Caso Orelha: Justiça proíbe redes de veicularem foto e nome dos assassinos
Quatro adolescentes de classe média alta agrediram cachorro, que precisou ser eutanasiado; dois deles estão na Disney
A Justiça de Santa Catarina concedeu uma decisão liminar (de urgência) proibindo as plataformas que gerem as redes sociais de permitirem a veiculação de publicações com as fotos e os nomes dos quatro adolescentes que agrediram até a morte o cão comunitário Orelha, em Praia Brava, no litoral catarinense. A decisão, dada pelo juiz da Vara da Infância e Juventude, deve ser cumprida em 24 horas.
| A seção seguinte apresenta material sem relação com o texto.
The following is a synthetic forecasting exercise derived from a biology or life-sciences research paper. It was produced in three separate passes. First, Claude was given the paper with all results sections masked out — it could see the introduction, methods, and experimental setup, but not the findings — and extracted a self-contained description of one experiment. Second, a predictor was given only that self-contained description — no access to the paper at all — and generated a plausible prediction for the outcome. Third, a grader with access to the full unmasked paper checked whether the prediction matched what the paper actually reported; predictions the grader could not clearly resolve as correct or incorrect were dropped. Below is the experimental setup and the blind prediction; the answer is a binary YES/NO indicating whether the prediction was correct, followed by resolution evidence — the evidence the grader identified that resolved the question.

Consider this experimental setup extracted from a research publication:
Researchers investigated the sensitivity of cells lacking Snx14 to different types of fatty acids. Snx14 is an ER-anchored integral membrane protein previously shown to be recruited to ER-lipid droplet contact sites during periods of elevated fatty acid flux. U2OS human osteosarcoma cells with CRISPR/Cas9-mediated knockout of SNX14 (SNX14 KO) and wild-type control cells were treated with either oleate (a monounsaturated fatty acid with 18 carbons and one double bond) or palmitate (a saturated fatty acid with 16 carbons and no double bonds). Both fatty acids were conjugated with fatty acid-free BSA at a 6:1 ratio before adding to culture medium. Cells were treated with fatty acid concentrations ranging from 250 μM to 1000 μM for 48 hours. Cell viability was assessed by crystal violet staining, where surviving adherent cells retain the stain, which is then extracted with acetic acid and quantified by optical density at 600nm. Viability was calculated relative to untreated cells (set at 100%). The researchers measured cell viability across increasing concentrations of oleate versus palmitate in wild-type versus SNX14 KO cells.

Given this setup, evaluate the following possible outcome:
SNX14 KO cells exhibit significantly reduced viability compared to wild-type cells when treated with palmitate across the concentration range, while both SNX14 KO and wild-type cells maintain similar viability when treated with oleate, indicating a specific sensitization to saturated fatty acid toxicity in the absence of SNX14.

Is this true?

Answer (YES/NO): YES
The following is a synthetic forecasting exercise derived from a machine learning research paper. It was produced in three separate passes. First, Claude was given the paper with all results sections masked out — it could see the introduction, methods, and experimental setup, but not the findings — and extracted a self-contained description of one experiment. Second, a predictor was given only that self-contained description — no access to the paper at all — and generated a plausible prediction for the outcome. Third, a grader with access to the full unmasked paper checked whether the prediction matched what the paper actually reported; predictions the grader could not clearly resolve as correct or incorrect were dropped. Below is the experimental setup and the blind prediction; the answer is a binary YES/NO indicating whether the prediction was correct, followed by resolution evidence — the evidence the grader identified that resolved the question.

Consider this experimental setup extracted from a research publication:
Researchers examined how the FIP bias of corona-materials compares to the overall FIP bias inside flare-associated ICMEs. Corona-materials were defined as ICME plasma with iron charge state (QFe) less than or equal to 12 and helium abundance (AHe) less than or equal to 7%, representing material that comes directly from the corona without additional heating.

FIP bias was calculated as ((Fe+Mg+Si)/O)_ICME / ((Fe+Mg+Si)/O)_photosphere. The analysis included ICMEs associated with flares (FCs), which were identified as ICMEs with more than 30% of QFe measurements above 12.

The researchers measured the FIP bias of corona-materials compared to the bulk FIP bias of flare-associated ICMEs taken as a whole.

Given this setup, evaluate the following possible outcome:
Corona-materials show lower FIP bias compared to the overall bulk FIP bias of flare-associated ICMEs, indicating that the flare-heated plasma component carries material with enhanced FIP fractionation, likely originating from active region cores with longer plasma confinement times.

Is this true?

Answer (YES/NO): NO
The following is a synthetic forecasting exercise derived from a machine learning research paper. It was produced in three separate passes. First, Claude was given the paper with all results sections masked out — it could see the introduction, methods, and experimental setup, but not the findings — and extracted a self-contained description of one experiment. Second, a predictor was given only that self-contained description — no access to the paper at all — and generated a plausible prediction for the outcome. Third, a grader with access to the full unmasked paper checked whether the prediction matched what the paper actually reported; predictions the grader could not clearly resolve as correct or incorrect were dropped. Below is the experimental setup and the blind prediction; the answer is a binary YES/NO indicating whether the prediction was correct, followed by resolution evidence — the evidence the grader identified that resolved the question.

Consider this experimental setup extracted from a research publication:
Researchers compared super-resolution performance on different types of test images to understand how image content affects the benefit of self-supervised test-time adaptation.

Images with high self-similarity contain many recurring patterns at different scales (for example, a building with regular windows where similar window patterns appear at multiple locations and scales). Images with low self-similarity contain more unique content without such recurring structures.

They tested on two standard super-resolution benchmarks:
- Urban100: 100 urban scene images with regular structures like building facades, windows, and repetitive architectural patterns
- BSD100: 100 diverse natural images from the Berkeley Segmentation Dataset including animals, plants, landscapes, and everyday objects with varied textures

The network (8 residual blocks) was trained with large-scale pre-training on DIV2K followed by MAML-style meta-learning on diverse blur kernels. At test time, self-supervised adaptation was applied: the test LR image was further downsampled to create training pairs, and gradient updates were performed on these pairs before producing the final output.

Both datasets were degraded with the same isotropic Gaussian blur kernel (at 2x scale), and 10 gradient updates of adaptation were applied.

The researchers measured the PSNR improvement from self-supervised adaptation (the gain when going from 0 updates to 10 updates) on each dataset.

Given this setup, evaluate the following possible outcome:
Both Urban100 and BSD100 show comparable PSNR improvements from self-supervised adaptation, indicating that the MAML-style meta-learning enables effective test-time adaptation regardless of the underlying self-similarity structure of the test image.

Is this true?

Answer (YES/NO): NO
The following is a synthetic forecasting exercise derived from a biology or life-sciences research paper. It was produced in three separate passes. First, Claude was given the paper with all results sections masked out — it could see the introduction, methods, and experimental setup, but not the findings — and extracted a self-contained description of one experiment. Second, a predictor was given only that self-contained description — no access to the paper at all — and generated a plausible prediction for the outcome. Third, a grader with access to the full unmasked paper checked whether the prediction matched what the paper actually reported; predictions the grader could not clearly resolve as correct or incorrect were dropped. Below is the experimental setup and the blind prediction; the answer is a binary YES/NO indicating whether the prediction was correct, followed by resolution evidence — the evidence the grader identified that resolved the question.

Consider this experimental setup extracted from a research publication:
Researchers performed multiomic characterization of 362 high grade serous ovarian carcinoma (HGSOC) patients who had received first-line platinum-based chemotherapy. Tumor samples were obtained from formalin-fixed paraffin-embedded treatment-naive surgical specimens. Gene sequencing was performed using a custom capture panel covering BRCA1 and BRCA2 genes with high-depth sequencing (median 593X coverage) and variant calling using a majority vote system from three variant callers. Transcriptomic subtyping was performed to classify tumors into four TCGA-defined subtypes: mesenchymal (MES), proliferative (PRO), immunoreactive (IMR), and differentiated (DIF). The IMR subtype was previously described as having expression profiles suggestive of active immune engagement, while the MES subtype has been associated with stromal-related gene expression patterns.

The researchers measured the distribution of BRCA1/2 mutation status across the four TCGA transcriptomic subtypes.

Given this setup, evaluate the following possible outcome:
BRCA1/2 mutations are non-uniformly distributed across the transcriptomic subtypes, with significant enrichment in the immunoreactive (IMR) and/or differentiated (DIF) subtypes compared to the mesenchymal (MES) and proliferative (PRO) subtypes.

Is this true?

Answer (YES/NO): YES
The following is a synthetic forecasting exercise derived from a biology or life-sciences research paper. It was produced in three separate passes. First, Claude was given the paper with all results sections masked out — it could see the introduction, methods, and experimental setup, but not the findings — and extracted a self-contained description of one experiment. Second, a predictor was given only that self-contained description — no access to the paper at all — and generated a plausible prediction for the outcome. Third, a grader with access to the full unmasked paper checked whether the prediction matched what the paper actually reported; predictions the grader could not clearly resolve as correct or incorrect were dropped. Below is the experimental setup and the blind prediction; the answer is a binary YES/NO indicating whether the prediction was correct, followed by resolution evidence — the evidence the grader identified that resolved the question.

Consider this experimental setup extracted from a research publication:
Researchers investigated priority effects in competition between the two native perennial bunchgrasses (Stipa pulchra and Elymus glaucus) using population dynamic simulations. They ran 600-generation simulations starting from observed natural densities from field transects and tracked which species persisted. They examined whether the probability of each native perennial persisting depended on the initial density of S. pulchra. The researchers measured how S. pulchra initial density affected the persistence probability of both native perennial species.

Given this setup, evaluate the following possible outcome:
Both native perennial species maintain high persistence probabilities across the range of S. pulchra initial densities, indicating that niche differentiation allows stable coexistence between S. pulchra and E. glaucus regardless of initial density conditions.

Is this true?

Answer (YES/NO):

O argumento para a decisão é um artigo do Estatuto da Criança e do Adolescente (ECA), que proíbe a divulgação da imagem de menores de idade, sob pena de multa. O texto da lei diz que é uma infração administrativa “divulgar, total ou parcialmente, sem autorização devida, por qualquer meio de comunicação, nome, ato ou documento de procedimento policial, administrativo ou judicial relativo a criança ou adolescente a que se atribua ato infracional”.
Orelha foi um cachorro comunitário de dez anos que era cuidado pelos moradores do entorno da Praia Brava. Quatro adolescentes de classe média alta agrediram e torturaram o cachorro no dia 4 de janeiro. O cão foi resgatado no dia seguinte, agonizando, e precisou ser eutanasiado. O caso veio à tona nas últimas semanas. Os adolescentes são alunos de uma escola particular de elite e dois deles foram enviados pelos pais para uma viagem à Disney, nos Estados Unidos. Eles disseram que a viagem estava “pré-programada”.
O caso está sendo investigado pela Polícia Civil de Santa Catarina e alguns dos pais dos assassinos foram indiciados pelo crime de coação no curso do processo. Eles teriam ameaçado testemunhas e pessoas que denuciaram o ato de crueldade extrema com o cão Orelha.
Como são menores de idade, os assassinos do cãozinho não respondem por crime, mas sim por ato infracional. Eles são responsabilizados segundo o ECA, e não pelo Código Penal. A punição máxima que eles podem receber é a internação, em um estabelecimento próprio para menores de idade, pelo prazo máximo de três anos.